● Description of the task:
Would you return all of this data exactly, leaving nothing out?
* * * * *
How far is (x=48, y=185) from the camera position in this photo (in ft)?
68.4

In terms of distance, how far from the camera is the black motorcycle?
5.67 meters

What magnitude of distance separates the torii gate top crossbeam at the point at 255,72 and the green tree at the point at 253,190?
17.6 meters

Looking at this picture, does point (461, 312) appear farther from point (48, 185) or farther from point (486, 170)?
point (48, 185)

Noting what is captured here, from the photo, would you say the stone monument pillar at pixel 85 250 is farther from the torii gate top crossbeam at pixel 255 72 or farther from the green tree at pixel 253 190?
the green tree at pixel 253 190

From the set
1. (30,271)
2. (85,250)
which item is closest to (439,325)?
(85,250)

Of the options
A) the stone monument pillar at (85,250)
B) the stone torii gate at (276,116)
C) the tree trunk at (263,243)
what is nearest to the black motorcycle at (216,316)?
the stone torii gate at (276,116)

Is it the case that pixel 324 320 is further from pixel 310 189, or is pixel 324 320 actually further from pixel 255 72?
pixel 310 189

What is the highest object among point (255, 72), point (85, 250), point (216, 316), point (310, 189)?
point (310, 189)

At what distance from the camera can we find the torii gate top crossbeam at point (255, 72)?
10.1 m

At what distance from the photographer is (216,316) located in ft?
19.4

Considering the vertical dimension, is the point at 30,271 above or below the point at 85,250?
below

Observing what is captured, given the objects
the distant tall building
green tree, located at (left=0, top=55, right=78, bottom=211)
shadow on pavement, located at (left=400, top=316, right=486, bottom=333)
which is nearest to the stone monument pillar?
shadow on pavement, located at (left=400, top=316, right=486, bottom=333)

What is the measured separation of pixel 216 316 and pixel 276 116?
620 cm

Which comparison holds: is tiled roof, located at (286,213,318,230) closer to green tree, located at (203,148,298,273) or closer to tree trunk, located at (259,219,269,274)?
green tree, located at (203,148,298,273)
* * * * *
● Task solution:
How far is (x=48, y=185) from the camera position in this photo (in ft)?
68.4

In terms of distance, how far from the camera is the black motorcycle?
5.67 meters

What magnitude of distance separates the torii gate top crossbeam at the point at 255,72 and the green tree at the point at 253,190?
17.6 meters

Looking at this picture, does point (461, 312) appear farther from point (48, 185) or farther from point (486, 170)?
point (48, 185)

Noting what is captured here, from the photo, would you say the stone monument pillar at pixel 85 250 is farther from the torii gate top crossbeam at pixel 255 72 or farther from the green tree at pixel 253 190?
the green tree at pixel 253 190

From the set
1. (30,271)
2. (85,250)
which item is closest to (439,325)?
(85,250)

Of the options
A) the stone monument pillar at (85,250)
B) the stone torii gate at (276,116)
C) the tree trunk at (263,243)
what is nearest to the black motorcycle at (216,316)?
the stone torii gate at (276,116)

Is it the case that pixel 324 320 is further from pixel 310 189, or is pixel 324 320 actually further from pixel 255 72?
pixel 310 189

What is the highest object among point (255, 72), point (85, 250), point (216, 316), point (310, 189)?
point (310, 189)

At what distance from the camera can we find the torii gate top crossbeam at point (255, 72)?
10.1 m

At what distance from the photographer is (216,316) located in ft?
19.4

Considering the vertical dimension, is the point at 30,271 above or below the point at 85,250?
below

Observing what is captured, given the objects
the distant tall building
green tree, located at (left=0, top=55, right=78, bottom=211)
shadow on pavement, located at (left=400, top=316, right=486, bottom=333)
which is nearest to the stone monument pillar?
shadow on pavement, located at (left=400, top=316, right=486, bottom=333)

What is the measured separation of pixel 216 316 and pixel 276 116?
620 cm

Which comparison holds: is tiled roof, located at (286,213,318,230) closer to green tree, located at (203,148,298,273) or closer to tree trunk, located at (259,219,269,274)?
green tree, located at (203,148,298,273)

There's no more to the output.